Capito, FEMA leader discuss Kanawha schools construction delay

CHARLESTON, W.Va. — As frustrations continue over the delay involving new schools in Kanawha County, U.S. Sen. Shelley Moore Capito, R-W.Va., spoke Tuesday to a regional Federal Emergency Management Agency leader about construction plans and related obstacles.

Capito discussed with FEMA Region III Administrator MaryAnn Tierney the current situation surrounding Clendenin Elementary and Herbert Hoover High schools and why — more than two and a half years after the June 2016 flood destroyed both schools — work on new institutions is behind.

Capito’s conversation comes after local officials and state lawmakers voiced displeasure over the delay; state Sen. Corey Palumbo, D-Kanawha, blamed FEMA for holding up construction in a speech last week on the Senate floor.

“I needed to hear from her what is the real story with FEMA because FEMA’s the one who kind of looks like they’re getting the blame here,” Capito told MetroNews. “We talked about timelines and the different things they have to go through with the environmental assessment, property acquisition and all this.”

Kanawha County Schools officials announced this month the opening dates for the schools will likely be later than expected; the new elementary school could open by fall 2021 and the new high school by fall 2022, a year later than what officials previously stated. Clendenin Elementary school students have been sharing space at Bridge Elementary since the flood, while Herbert Hoover High students have lessons in portable classrooms on the Elkview Middle School property.

FEMA will likely pay for most of the related work.

Capito said the central issue seems to be communication between FEMA, public bodies and private firms. She added Tierney acknowledged in their conversation the need for improvements.

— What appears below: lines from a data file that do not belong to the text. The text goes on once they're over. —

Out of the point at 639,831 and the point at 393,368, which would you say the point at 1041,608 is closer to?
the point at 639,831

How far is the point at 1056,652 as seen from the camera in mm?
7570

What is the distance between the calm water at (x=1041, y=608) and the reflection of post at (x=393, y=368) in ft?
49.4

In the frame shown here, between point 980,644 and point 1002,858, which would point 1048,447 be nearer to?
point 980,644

“They’re trying to clean that up where people can have a more transparent process where people can actually see where they are in the process and know how much further they have to go before they can break ground,” Capito said.

The senator has developed a relationship with FEMA related to disaster relief efforts across the state. She said FEMA’s initial response to the June 2016 flood, in which 23 people died, was impressive.

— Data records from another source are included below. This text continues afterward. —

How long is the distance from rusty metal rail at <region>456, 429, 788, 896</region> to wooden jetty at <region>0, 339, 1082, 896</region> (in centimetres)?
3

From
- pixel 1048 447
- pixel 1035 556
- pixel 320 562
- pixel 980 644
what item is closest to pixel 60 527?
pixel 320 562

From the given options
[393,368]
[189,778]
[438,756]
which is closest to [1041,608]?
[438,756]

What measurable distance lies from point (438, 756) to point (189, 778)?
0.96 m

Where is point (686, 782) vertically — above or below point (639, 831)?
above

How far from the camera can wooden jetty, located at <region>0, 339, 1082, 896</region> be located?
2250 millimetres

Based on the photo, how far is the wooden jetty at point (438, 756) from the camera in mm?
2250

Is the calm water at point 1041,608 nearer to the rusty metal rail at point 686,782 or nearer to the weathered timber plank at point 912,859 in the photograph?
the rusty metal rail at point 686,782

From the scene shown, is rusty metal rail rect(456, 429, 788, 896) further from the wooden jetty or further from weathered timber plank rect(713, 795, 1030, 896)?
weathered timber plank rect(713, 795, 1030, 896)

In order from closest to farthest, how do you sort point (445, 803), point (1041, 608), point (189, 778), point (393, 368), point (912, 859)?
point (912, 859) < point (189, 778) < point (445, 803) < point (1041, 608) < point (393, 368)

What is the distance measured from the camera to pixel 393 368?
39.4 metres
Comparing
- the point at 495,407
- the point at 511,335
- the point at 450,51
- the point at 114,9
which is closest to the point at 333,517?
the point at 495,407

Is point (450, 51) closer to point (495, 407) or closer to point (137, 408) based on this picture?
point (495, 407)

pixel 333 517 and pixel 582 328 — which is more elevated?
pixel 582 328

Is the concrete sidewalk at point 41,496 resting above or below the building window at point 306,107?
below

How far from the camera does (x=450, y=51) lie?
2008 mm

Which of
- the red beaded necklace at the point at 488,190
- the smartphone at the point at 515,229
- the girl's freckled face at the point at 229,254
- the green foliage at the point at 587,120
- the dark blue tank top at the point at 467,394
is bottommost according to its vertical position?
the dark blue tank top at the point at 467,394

“They were there in less than 24 hours ready to go,” she noted. “Now, we’ve got this long-term residual damage. We have the money. I don’t want to see FEMA lay back. I want to keep their feet to the fire.”

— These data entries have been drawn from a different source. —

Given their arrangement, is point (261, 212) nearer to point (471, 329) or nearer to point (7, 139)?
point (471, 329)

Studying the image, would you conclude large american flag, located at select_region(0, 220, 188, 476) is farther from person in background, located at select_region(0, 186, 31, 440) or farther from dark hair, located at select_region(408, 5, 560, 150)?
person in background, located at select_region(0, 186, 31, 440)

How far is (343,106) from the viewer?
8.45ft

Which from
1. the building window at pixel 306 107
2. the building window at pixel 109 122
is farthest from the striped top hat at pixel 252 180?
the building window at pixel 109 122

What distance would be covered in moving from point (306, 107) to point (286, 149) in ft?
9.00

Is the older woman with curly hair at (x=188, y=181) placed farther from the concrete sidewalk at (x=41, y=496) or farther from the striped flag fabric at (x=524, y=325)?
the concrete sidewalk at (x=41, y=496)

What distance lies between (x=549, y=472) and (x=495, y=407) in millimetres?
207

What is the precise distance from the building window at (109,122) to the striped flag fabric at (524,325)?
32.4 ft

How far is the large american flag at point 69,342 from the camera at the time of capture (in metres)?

When asked if she could address this issue through a legislative committee, Capito said she could press FEMA as chairwoman of the Senate Appropriations Subcommittee on Homeland Security if the agency does not improve its work.

“I don’t think that’s the direction I need to go. I just need to keep talking with them and sharing my concerns and making sure people who are on the ground are being heard and that this process has to move much faster than it has,” she said.

Capito spoke favorably of Tierney, saying the director has been to West Virginia on other flood recovery matters.

“She knows this project very well and I think is committed to it,” the senator said.

A meeting with Tierney is possible; according to Capito, such event would be held in West Virginia to allow the opportunity for community members to better understand plans for the schools.